HAHAHAHAA! This is quite hysterical! One of your best.
I love the one about the poppies. Very funny.

VE said...

alex l - Yes, I understand about musicals. I did a post awhile back on that very topic. I find it odd that people accept that suddenly everyone breaks out in song and dance. I'd be weirded out.

christine - Careful with those poppies...

SuburbanCorrespondent said...

Yup, that "42-year-old adult" has me pegged. Scary...

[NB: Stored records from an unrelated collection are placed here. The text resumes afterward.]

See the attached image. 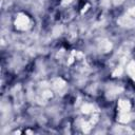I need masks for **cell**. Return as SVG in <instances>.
I'll return each mask as SVG.
<instances>
[{"label":"cell","mask_w":135,"mask_h":135,"mask_svg":"<svg viewBox=\"0 0 135 135\" xmlns=\"http://www.w3.org/2000/svg\"><path fill=\"white\" fill-rule=\"evenodd\" d=\"M28 24V19L26 18V16H20L17 18L16 20V26L20 30H24Z\"/></svg>","instance_id":"6da1fadb"},{"label":"cell","mask_w":135,"mask_h":135,"mask_svg":"<svg viewBox=\"0 0 135 135\" xmlns=\"http://www.w3.org/2000/svg\"><path fill=\"white\" fill-rule=\"evenodd\" d=\"M128 72L129 74L135 78V63L134 62H131L129 65H128Z\"/></svg>","instance_id":"3957f363"},{"label":"cell","mask_w":135,"mask_h":135,"mask_svg":"<svg viewBox=\"0 0 135 135\" xmlns=\"http://www.w3.org/2000/svg\"><path fill=\"white\" fill-rule=\"evenodd\" d=\"M119 109H120L121 112H127L130 109V103L128 101H126V100H121L119 102Z\"/></svg>","instance_id":"7a4b0ae2"}]
</instances>
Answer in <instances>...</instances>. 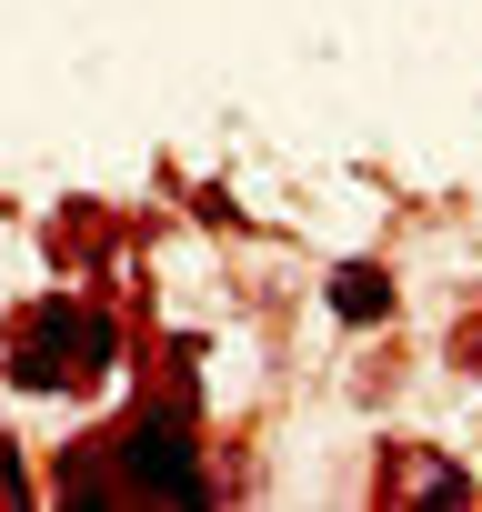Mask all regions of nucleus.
Masks as SVG:
<instances>
[{
  "label": "nucleus",
  "mask_w": 482,
  "mask_h": 512,
  "mask_svg": "<svg viewBox=\"0 0 482 512\" xmlns=\"http://www.w3.org/2000/svg\"><path fill=\"white\" fill-rule=\"evenodd\" d=\"M101 352H111V332H101L91 312H71V302H41V312H31L21 382H31V392H51V382H71V372H101Z\"/></svg>",
  "instance_id": "f257e3e1"
},
{
  "label": "nucleus",
  "mask_w": 482,
  "mask_h": 512,
  "mask_svg": "<svg viewBox=\"0 0 482 512\" xmlns=\"http://www.w3.org/2000/svg\"><path fill=\"white\" fill-rule=\"evenodd\" d=\"M342 312L372 322V312H382V282H372V272H342Z\"/></svg>",
  "instance_id": "f03ea898"
}]
</instances>
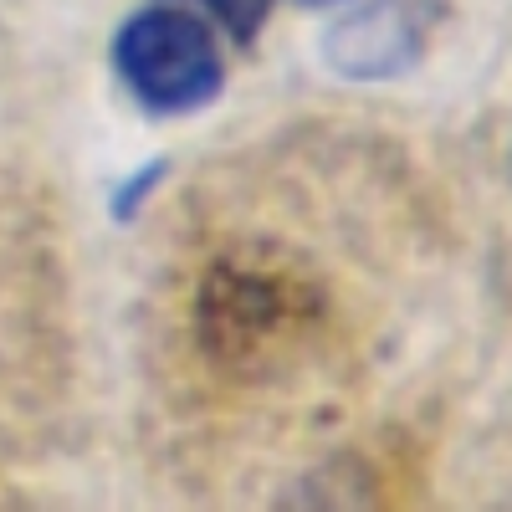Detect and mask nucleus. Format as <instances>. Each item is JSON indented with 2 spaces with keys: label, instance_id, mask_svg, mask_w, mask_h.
<instances>
[{
  "label": "nucleus",
  "instance_id": "nucleus-3",
  "mask_svg": "<svg viewBox=\"0 0 512 512\" xmlns=\"http://www.w3.org/2000/svg\"><path fill=\"white\" fill-rule=\"evenodd\" d=\"M436 0H364L323 36V62L349 82H390L405 77L436 31Z\"/></svg>",
  "mask_w": 512,
  "mask_h": 512
},
{
  "label": "nucleus",
  "instance_id": "nucleus-6",
  "mask_svg": "<svg viewBox=\"0 0 512 512\" xmlns=\"http://www.w3.org/2000/svg\"><path fill=\"white\" fill-rule=\"evenodd\" d=\"M318 6H323V0H318Z\"/></svg>",
  "mask_w": 512,
  "mask_h": 512
},
{
  "label": "nucleus",
  "instance_id": "nucleus-2",
  "mask_svg": "<svg viewBox=\"0 0 512 512\" xmlns=\"http://www.w3.org/2000/svg\"><path fill=\"white\" fill-rule=\"evenodd\" d=\"M113 72L123 93L154 118H185L216 103L226 62L216 31L190 6H144L113 36Z\"/></svg>",
  "mask_w": 512,
  "mask_h": 512
},
{
  "label": "nucleus",
  "instance_id": "nucleus-4",
  "mask_svg": "<svg viewBox=\"0 0 512 512\" xmlns=\"http://www.w3.org/2000/svg\"><path fill=\"white\" fill-rule=\"evenodd\" d=\"M200 6L216 16L236 41H251L256 26H262V16H267V0H200Z\"/></svg>",
  "mask_w": 512,
  "mask_h": 512
},
{
  "label": "nucleus",
  "instance_id": "nucleus-1",
  "mask_svg": "<svg viewBox=\"0 0 512 512\" xmlns=\"http://www.w3.org/2000/svg\"><path fill=\"white\" fill-rule=\"evenodd\" d=\"M328 313V292L297 256L246 246L205 272L195 297V333L221 374H267L308 344Z\"/></svg>",
  "mask_w": 512,
  "mask_h": 512
},
{
  "label": "nucleus",
  "instance_id": "nucleus-5",
  "mask_svg": "<svg viewBox=\"0 0 512 512\" xmlns=\"http://www.w3.org/2000/svg\"><path fill=\"white\" fill-rule=\"evenodd\" d=\"M159 180H164V159H154V164H149V175H134V180L118 190V216H134L139 200H149V190H154Z\"/></svg>",
  "mask_w": 512,
  "mask_h": 512
}]
</instances>
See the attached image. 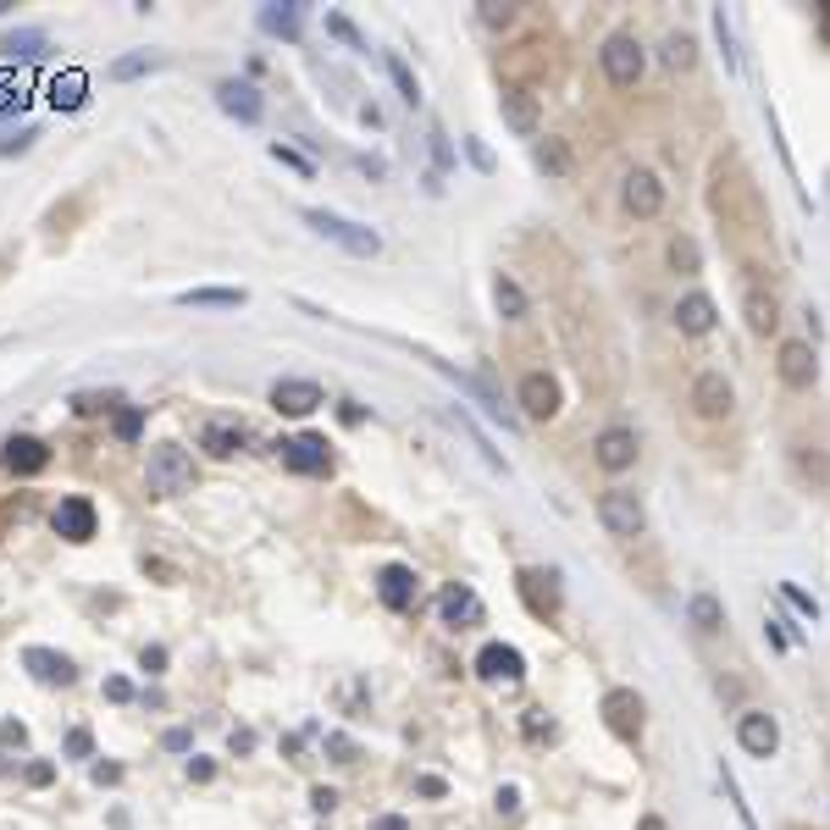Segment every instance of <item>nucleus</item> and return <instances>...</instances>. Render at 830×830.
I'll use <instances>...</instances> for the list:
<instances>
[{
  "instance_id": "obj_42",
  "label": "nucleus",
  "mask_w": 830,
  "mask_h": 830,
  "mask_svg": "<svg viewBox=\"0 0 830 830\" xmlns=\"http://www.w3.org/2000/svg\"><path fill=\"white\" fill-rule=\"evenodd\" d=\"M714 34H720V45H725V67L736 72V28H731V12H725V7H714Z\"/></svg>"
},
{
  "instance_id": "obj_57",
  "label": "nucleus",
  "mask_w": 830,
  "mask_h": 830,
  "mask_svg": "<svg viewBox=\"0 0 830 830\" xmlns=\"http://www.w3.org/2000/svg\"><path fill=\"white\" fill-rule=\"evenodd\" d=\"M339 415H344V422H349V427H360V422H366V410H360L355 399H344V404H339Z\"/></svg>"
},
{
  "instance_id": "obj_1",
  "label": "nucleus",
  "mask_w": 830,
  "mask_h": 830,
  "mask_svg": "<svg viewBox=\"0 0 830 830\" xmlns=\"http://www.w3.org/2000/svg\"><path fill=\"white\" fill-rule=\"evenodd\" d=\"M194 487V454L183 443H155L144 465V493L150 498H178Z\"/></svg>"
},
{
  "instance_id": "obj_32",
  "label": "nucleus",
  "mask_w": 830,
  "mask_h": 830,
  "mask_svg": "<svg viewBox=\"0 0 830 830\" xmlns=\"http://www.w3.org/2000/svg\"><path fill=\"white\" fill-rule=\"evenodd\" d=\"M493 299H498V316H510V321L526 316V294H521L515 277H498V283H493Z\"/></svg>"
},
{
  "instance_id": "obj_4",
  "label": "nucleus",
  "mask_w": 830,
  "mask_h": 830,
  "mask_svg": "<svg viewBox=\"0 0 830 830\" xmlns=\"http://www.w3.org/2000/svg\"><path fill=\"white\" fill-rule=\"evenodd\" d=\"M277 454L294 476H332V443L321 432H294L277 443Z\"/></svg>"
},
{
  "instance_id": "obj_10",
  "label": "nucleus",
  "mask_w": 830,
  "mask_h": 830,
  "mask_svg": "<svg viewBox=\"0 0 830 830\" xmlns=\"http://www.w3.org/2000/svg\"><path fill=\"white\" fill-rule=\"evenodd\" d=\"M515 404L526 410V422H554L559 415V382L548 371H526L515 388Z\"/></svg>"
},
{
  "instance_id": "obj_30",
  "label": "nucleus",
  "mask_w": 830,
  "mask_h": 830,
  "mask_svg": "<svg viewBox=\"0 0 830 830\" xmlns=\"http://www.w3.org/2000/svg\"><path fill=\"white\" fill-rule=\"evenodd\" d=\"M249 294L244 288H183L178 305H200V310H238Z\"/></svg>"
},
{
  "instance_id": "obj_49",
  "label": "nucleus",
  "mask_w": 830,
  "mask_h": 830,
  "mask_svg": "<svg viewBox=\"0 0 830 830\" xmlns=\"http://www.w3.org/2000/svg\"><path fill=\"white\" fill-rule=\"evenodd\" d=\"M781 593H786V604H792V609H803V615H808V620H814V615H819V609H814V598H808V593H803V588H792V581H786V588H781Z\"/></svg>"
},
{
  "instance_id": "obj_35",
  "label": "nucleus",
  "mask_w": 830,
  "mask_h": 830,
  "mask_svg": "<svg viewBox=\"0 0 830 830\" xmlns=\"http://www.w3.org/2000/svg\"><path fill=\"white\" fill-rule=\"evenodd\" d=\"M692 61H698L692 34H671V39H664V67H671V72H687Z\"/></svg>"
},
{
  "instance_id": "obj_7",
  "label": "nucleus",
  "mask_w": 830,
  "mask_h": 830,
  "mask_svg": "<svg viewBox=\"0 0 830 830\" xmlns=\"http://www.w3.org/2000/svg\"><path fill=\"white\" fill-rule=\"evenodd\" d=\"M50 526H56V537H67V543H90L95 526H100V515H95V505H90L83 493H67L61 505L50 510Z\"/></svg>"
},
{
  "instance_id": "obj_38",
  "label": "nucleus",
  "mask_w": 830,
  "mask_h": 830,
  "mask_svg": "<svg viewBox=\"0 0 830 830\" xmlns=\"http://www.w3.org/2000/svg\"><path fill=\"white\" fill-rule=\"evenodd\" d=\"M797 471H803V482H814V493L830 482V460L819 449H797Z\"/></svg>"
},
{
  "instance_id": "obj_62",
  "label": "nucleus",
  "mask_w": 830,
  "mask_h": 830,
  "mask_svg": "<svg viewBox=\"0 0 830 830\" xmlns=\"http://www.w3.org/2000/svg\"><path fill=\"white\" fill-rule=\"evenodd\" d=\"M377 830H404V819H399V814H388V819H377Z\"/></svg>"
},
{
  "instance_id": "obj_60",
  "label": "nucleus",
  "mask_w": 830,
  "mask_h": 830,
  "mask_svg": "<svg viewBox=\"0 0 830 830\" xmlns=\"http://www.w3.org/2000/svg\"><path fill=\"white\" fill-rule=\"evenodd\" d=\"M50 775H56L50 764H28V786H50Z\"/></svg>"
},
{
  "instance_id": "obj_28",
  "label": "nucleus",
  "mask_w": 830,
  "mask_h": 830,
  "mask_svg": "<svg viewBox=\"0 0 830 830\" xmlns=\"http://www.w3.org/2000/svg\"><path fill=\"white\" fill-rule=\"evenodd\" d=\"M83 100H90V78H83V72H56L50 78V106L56 111H83Z\"/></svg>"
},
{
  "instance_id": "obj_6",
  "label": "nucleus",
  "mask_w": 830,
  "mask_h": 830,
  "mask_svg": "<svg viewBox=\"0 0 830 830\" xmlns=\"http://www.w3.org/2000/svg\"><path fill=\"white\" fill-rule=\"evenodd\" d=\"M498 117H505V128L515 139H537L543 133V106H537L532 90H521V83H510V90L498 95Z\"/></svg>"
},
{
  "instance_id": "obj_12",
  "label": "nucleus",
  "mask_w": 830,
  "mask_h": 830,
  "mask_svg": "<svg viewBox=\"0 0 830 830\" xmlns=\"http://www.w3.org/2000/svg\"><path fill=\"white\" fill-rule=\"evenodd\" d=\"M637 454H642V443H637V432L631 427H604L598 438H593V460L604 465V471H631L637 465Z\"/></svg>"
},
{
  "instance_id": "obj_22",
  "label": "nucleus",
  "mask_w": 830,
  "mask_h": 830,
  "mask_svg": "<svg viewBox=\"0 0 830 830\" xmlns=\"http://www.w3.org/2000/svg\"><path fill=\"white\" fill-rule=\"evenodd\" d=\"M244 443H249V427L233 422V415H211V422L200 427V449H211L216 460H233Z\"/></svg>"
},
{
  "instance_id": "obj_55",
  "label": "nucleus",
  "mask_w": 830,
  "mask_h": 830,
  "mask_svg": "<svg viewBox=\"0 0 830 830\" xmlns=\"http://www.w3.org/2000/svg\"><path fill=\"white\" fill-rule=\"evenodd\" d=\"M211 775H216L211 759H189V781H211Z\"/></svg>"
},
{
  "instance_id": "obj_43",
  "label": "nucleus",
  "mask_w": 830,
  "mask_h": 830,
  "mask_svg": "<svg viewBox=\"0 0 830 830\" xmlns=\"http://www.w3.org/2000/svg\"><path fill=\"white\" fill-rule=\"evenodd\" d=\"M139 432H144V410H133V404H128V410H117V438H122V443H133Z\"/></svg>"
},
{
  "instance_id": "obj_61",
  "label": "nucleus",
  "mask_w": 830,
  "mask_h": 830,
  "mask_svg": "<svg viewBox=\"0 0 830 830\" xmlns=\"http://www.w3.org/2000/svg\"><path fill=\"white\" fill-rule=\"evenodd\" d=\"M637 830H671V825H664L659 814H642V819H637Z\"/></svg>"
},
{
  "instance_id": "obj_26",
  "label": "nucleus",
  "mask_w": 830,
  "mask_h": 830,
  "mask_svg": "<svg viewBox=\"0 0 830 830\" xmlns=\"http://www.w3.org/2000/svg\"><path fill=\"white\" fill-rule=\"evenodd\" d=\"M432 366H438V371H443V377H449V382H454V388H465V393H471V399H476V404H482V410H487V415H493V422H505V427H510V422H515V415H510V410H505V404H498V393H493V388H487V382H482V377H471V371H454V366H449V360H432Z\"/></svg>"
},
{
  "instance_id": "obj_13",
  "label": "nucleus",
  "mask_w": 830,
  "mask_h": 830,
  "mask_svg": "<svg viewBox=\"0 0 830 830\" xmlns=\"http://www.w3.org/2000/svg\"><path fill=\"white\" fill-rule=\"evenodd\" d=\"M604 725L620 736V742H637L642 736V698L631 687H609L604 692Z\"/></svg>"
},
{
  "instance_id": "obj_54",
  "label": "nucleus",
  "mask_w": 830,
  "mask_h": 830,
  "mask_svg": "<svg viewBox=\"0 0 830 830\" xmlns=\"http://www.w3.org/2000/svg\"><path fill=\"white\" fill-rule=\"evenodd\" d=\"M432 155H438V166H449L454 155H449V139H443V128H432Z\"/></svg>"
},
{
  "instance_id": "obj_33",
  "label": "nucleus",
  "mask_w": 830,
  "mask_h": 830,
  "mask_svg": "<svg viewBox=\"0 0 830 830\" xmlns=\"http://www.w3.org/2000/svg\"><path fill=\"white\" fill-rule=\"evenodd\" d=\"M671 266H676V272H687V277H692V272H703V249H698V238H687V233H676V238H671Z\"/></svg>"
},
{
  "instance_id": "obj_41",
  "label": "nucleus",
  "mask_w": 830,
  "mask_h": 830,
  "mask_svg": "<svg viewBox=\"0 0 830 830\" xmlns=\"http://www.w3.org/2000/svg\"><path fill=\"white\" fill-rule=\"evenodd\" d=\"M117 404H122L117 393H78V399H72V415L90 422V415H106V410H117Z\"/></svg>"
},
{
  "instance_id": "obj_50",
  "label": "nucleus",
  "mask_w": 830,
  "mask_h": 830,
  "mask_svg": "<svg viewBox=\"0 0 830 830\" xmlns=\"http://www.w3.org/2000/svg\"><path fill=\"white\" fill-rule=\"evenodd\" d=\"M310 808H316V814H332V808H339V792H332V786H316V792H310Z\"/></svg>"
},
{
  "instance_id": "obj_39",
  "label": "nucleus",
  "mask_w": 830,
  "mask_h": 830,
  "mask_svg": "<svg viewBox=\"0 0 830 830\" xmlns=\"http://www.w3.org/2000/svg\"><path fill=\"white\" fill-rule=\"evenodd\" d=\"M327 34H332V39H344L349 50H371V45H366V34H360L344 12H327Z\"/></svg>"
},
{
  "instance_id": "obj_3",
  "label": "nucleus",
  "mask_w": 830,
  "mask_h": 830,
  "mask_svg": "<svg viewBox=\"0 0 830 830\" xmlns=\"http://www.w3.org/2000/svg\"><path fill=\"white\" fill-rule=\"evenodd\" d=\"M598 61H604V78L615 83V90H637V78H642V67H648L637 34H609L604 50H598Z\"/></svg>"
},
{
  "instance_id": "obj_40",
  "label": "nucleus",
  "mask_w": 830,
  "mask_h": 830,
  "mask_svg": "<svg viewBox=\"0 0 830 830\" xmlns=\"http://www.w3.org/2000/svg\"><path fill=\"white\" fill-rule=\"evenodd\" d=\"M720 786H725V797H731V808H736V819H742V830H759V819H754V808L742 803V786H736V775L720 764Z\"/></svg>"
},
{
  "instance_id": "obj_16",
  "label": "nucleus",
  "mask_w": 830,
  "mask_h": 830,
  "mask_svg": "<svg viewBox=\"0 0 830 830\" xmlns=\"http://www.w3.org/2000/svg\"><path fill=\"white\" fill-rule=\"evenodd\" d=\"M216 106H222L227 117H238V122H261V117H266L261 90H256V83H244V78H222V83H216Z\"/></svg>"
},
{
  "instance_id": "obj_58",
  "label": "nucleus",
  "mask_w": 830,
  "mask_h": 830,
  "mask_svg": "<svg viewBox=\"0 0 830 830\" xmlns=\"http://www.w3.org/2000/svg\"><path fill=\"white\" fill-rule=\"evenodd\" d=\"M0 742H17V747H23V742H28V731H23L17 720H7V725H0Z\"/></svg>"
},
{
  "instance_id": "obj_31",
  "label": "nucleus",
  "mask_w": 830,
  "mask_h": 830,
  "mask_svg": "<svg viewBox=\"0 0 830 830\" xmlns=\"http://www.w3.org/2000/svg\"><path fill=\"white\" fill-rule=\"evenodd\" d=\"M261 28L272 34V39H299V7H261Z\"/></svg>"
},
{
  "instance_id": "obj_20",
  "label": "nucleus",
  "mask_w": 830,
  "mask_h": 830,
  "mask_svg": "<svg viewBox=\"0 0 830 830\" xmlns=\"http://www.w3.org/2000/svg\"><path fill=\"white\" fill-rule=\"evenodd\" d=\"M438 620H443L449 631H471V626H482V598L454 581V588L438 593Z\"/></svg>"
},
{
  "instance_id": "obj_37",
  "label": "nucleus",
  "mask_w": 830,
  "mask_h": 830,
  "mask_svg": "<svg viewBox=\"0 0 830 830\" xmlns=\"http://www.w3.org/2000/svg\"><path fill=\"white\" fill-rule=\"evenodd\" d=\"M537 161H543V173H554V178H570V150H565V139H548V144H537Z\"/></svg>"
},
{
  "instance_id": "obj_15",
  "label": "nucleus",
  "mask_w": 830,
  "mask_h": 830,
  "mask_svg": "<svg viewBox=\"0 0 830 830\" xmlns=\"http://www.w3.org/2000/svg\"><path fill=\"white\" fill-rule=\"evenodd\" d=\"M327 404V393H321V382H310V377H283V382H272V410L277 415H310V410H321Z\"/></svg>"
},
{
  "instance_id": "obj_48",
  "label": "nucleus",
  "mask_w": 830,
  "mask_h": 830,
  "mask_svg": "<svg viewBox=\"0 0 830 830\" xmlns=\"http://www.w3.org/2000/svg\"><path fill=\"white\" fill-rule=\"evenodd\" d=\"M272 155H277L283 166H294V173H305V178H310V161H305L299 150H288V144H272Z\"/></svg>"
},
{
  "instance_id": "obj_56",
  "label": "nucleus",
  "mask_w": 830,
  "mask_h": 830,
  "mask_svg": "<svg viewBox=\"0 0 830 830\" xmlns=\"http://www.w3.org/2000/svg\"><path fill=\"white\" fill-rule=\"evenodd\" d=\"M95 781H100V786H117V781H122V764H95Z\"/></svg>"
},
{
  "instance_id": "obj_24",
  "label": "nucleus",
  "mask_w": 830,
  "mask_h": 830,
  "mask_svg": "<svg viewBox=\"0 0 830 830\" xmlns=\"http://www.w3.org/2000/svg\"><path fill=\"white\" fill-rule=\"evenodd\" d=\"M742 310H747V327H754L759 339H770V332L781 327V305H775V288H764V283H747V294H742Z\"/></svg>"
},
{
  "instance_id": "obj_9",
  "label": "nucleus",
  "mask_w": 830,
  "mask_h": 830,
  "mask_svg": "<svg viewBox=\"0 0 830 830\" xmlns=\"http://www.w3.org/2000/svg\"><path fill=\"white\" fill-rule=\"evenodd\" d=\"M736 742H742V754H747V759H775V747H781V725H775V714L747 709V714L736 720Z\"/></svg>"
},
{
  "instance_id": "obj_19",
  "label": "nucleus",
  "mask_w": 830,
  "mask_h": 830,
  "mask_svg": "<svg viewBox=\"0 0 830 830\" xmlns=\"http://www.w3.org/2000/svg\"><path fill=\"white\" fill-rule=\"evenodd\" d=\"M476 676H482V681H521V676H526V659H521V648H510V642H487V648L476 653Z\"/></svg>"
},
{
  "instance_id": "obj_44",
  "label": "nucleus",
  "mask_w": 830,
  "mask_h": 830,
  "mask_svg": "<svg viewBox=\"0 0 830 830\" xmlns=\"http://www.w3.org/2000/svg\"><path fill=\"white\" fill-rule=\"evenodd\" d=\"M482 23H487V28H510V23H515V7H498V0H487Z\"/></svg>"
},
{
  "instance_id": "obj_25",
  "label": "nucleus",
  "mask_w": 830,
  "mask_h": 830,
  "mask_svg": "<svg viewBox=\"0 0 830 830\" xmlns=\"http://www.w3.org/2000/svg\"><path fill=\"white\" fill-rule=\"evenodd\" d=\"M714 299L703 294V288H692V294H681V305H676V327L687 332V339H703V332H714Z\"/></svg>"
},
{
  "instance_id": "obj_11",
  "label": "nucleus",
  "mask_w": 830,
  "mask_h": 830,
  "mask_svg": "<svg viewBox=\"0 0 830 830\" xmlns=\"http://www.w3.org/2000/svg\"><path fill=\"white\" fill-rule=\"evenodd\" d=\"M620 205H626L637 222H653V216L664 211V183L637 166V173H626V183H620Z\"/></svg>"
},
{
  "instance_id": "obj_18",
  "label": "nucleus",
  "mask_w": 830,
  "mask_h": 830,
  "mask_svg": "<svg viewBox=\"0 0 830 830\" xmlns=\"http://www.w3.org/2000/svg\"><path fill=\"white\" fill-rule=\"evenodd\" d=\"M0 465H7L12 476H39L50 465V449L39 438H28V432H12L7 443H0Z\"/></svg>"
},
{
  "instance_id": "obj_46",
  "label": "nucleus",
  "mask_w": 830,
  "mask_h": 830,
  "mask_svg": "<svg viewBox=\"0 0 830 830\" xmlns=\"http://www.w3.org/2000/svg\"><path fill=\"white\" fill-rule=\"evenodd\" d=\"M34 139H39V128H17L12 139H0V155H23V150H28Z\"/></svg>"
},
{
  "instance_id": "obj_53",
  "label": "nucleus",
  "mask_w": 830,
  "mask_h": 830,
  "mask_svg": "<svg viewBox=\"0 0 830 830\" xmlns=\"http://www.w3.org/2000/svg\"><path fill=\"white\" fill-rule=\"evenodd\" d=\"M415 792H422V797H443V792H449V786H443V781H438V775H422V781H415Z\"/></svg>"
},
{
  "instance_id": "obj_17",
  "label": "nucleus",
  "mask_w": 830,
  "mask_h": 830,
  "mask_svg": "<svg viewBox=\"0 0 830 830\" xmlns=\"http://www.w3.org/2000/svg\"><path fill=\"white\" fill-rule=\"evenodd\" d=\"M692 404H698L703 422H725V415L736 410V393H731L725 371H703V377L692 382Z\"/></svg>"
},
{
  "instance_id": "obj_34",
  "label": "nucleus",
  "mask_w": 830,
  "mask_h": 830,
  "mask_svg": "<svg viewBox=\"0 0 830 830\" xmlns=\"http://www.w3.org/2000/svg\"><path fill=\"white\" fill-rule=\"evenodd\" d=\"M388 78H393V90L404 106H422V83H415V72L404 67V56H388Z\"/></svg>"
},
{
  "instance_id": "obj_59",
  "label": "nucleus",
  "mask_w": 830,
  "mask_h": 830,
  "mask_svg": "<svg viewBox=\"0 0 830 830\" xmlns=\"http://www.w3.org/2000/svg\"><path fill=\"white\" fill-rule=\"evenodd\" d=\"M465 150H471V161H476V166H482V173H493V155H487V150H482V144H476V139H465Z\"/></svg>"
},
{
  "instance_id": "obj_36",
  "label": "nucleus",
  "mask_w": 830,
  "mask_h": 830,
  "mask_svg": "<svg viewBox=\"0 0 830 830\" xmlns=\"http://www.w3.org/2000/svg\"><path fill=\"white\" fill-rule=\"evenodd\" d=\"M144 72H155V56H150V50H128V56L111 61V78H117V83H133V78H144Z\"/></svg>"
},
{
  "instance_id": "obj_52",
  "label": "nucleus",
  "mask_w": 830,
  "mask_h": 830,
  "mask_svg": "<svg viewBox=\"0 0 830 830\" xmlns=\"http://www.w3.org/2000/svg\"><path fill=\"white\" fill-rule=\"evenodd\" d=\"M106 698H111V703H128V698H133V687H128L122 676H111V681H106Z\"/></svg>"
},
{
  "instance_id": "obj_23",
  "label": "nucleus",
  "mask_w": 830,
  "mask_h": 830,
  "mask_svg": "<svg viewBox=\"0 0 830 830\" xmlns=\"http://www.w3.org/2000/svg\"><path fill=\"white\" fill-rule=\"evenodd\" d=\"M377 598H382L393 615H404V609L415 604V570H410V565H382V570H377Z\"/></svg>"
},
{
  "instance_id": "obj_8",
  "label": "nucleus",
  "mask_w": 830,
  "mask_h": 830,
  "mask_svg": "<svg viewBox=\"0 0 830 830\" xmlns=\"http://www.w3.org/2000/svg\"><path fill=\"white\" fill-rule=\"evenodd\" d=\"M515 588H521V604H526L537 620H554V615H559V576H554V570L526 565V570L515 576Z\"/></svg>"
},
{
  "instance_id": "obj_14",
  "label": "nucleus",
  "mask_w": 830,
  "mask_h": 830,
  "mask_svg": "<svg viewBox=\"0 0 830 830\" xmlns=\"http://www.w3.org/2000/svg\"><path fill=\"white\" fill-rule=\"evenodd\" d=\"M23 671L39 681V687H72L78 681V664L56 648H23Z\"/></svg>"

Thanks for stopping by my place. I do like the reality show idea...

Carla said...

Oh, I'd love a pair of those ruby slippers. Could you imagine the fun one could have with those. And those flying monkeys still freak me out.

VE said...

carla - Nobody ever trusts flying monkeys. They'll always be creepy. Like clowns.

heartinsanfrancisco said...

Very insightful and funny stuff here!

Thanks for the laughs, although I woke up my cat and it's all your fault.

VE said...

heartinsf - Thanks. Sorry about the cat; they tend to fall right back asleep quickly though.

teeni said...

Wow - great read! I'm gonna stumble 'er. It should be shared.

VE said...

teeni - You know...a lot of people access this via Google. I have no idea how they find it. Thanks though...and don't hurt yourself stumbling...

Siobhan said...

I just happened to stumble across this, its very interesting! Good job!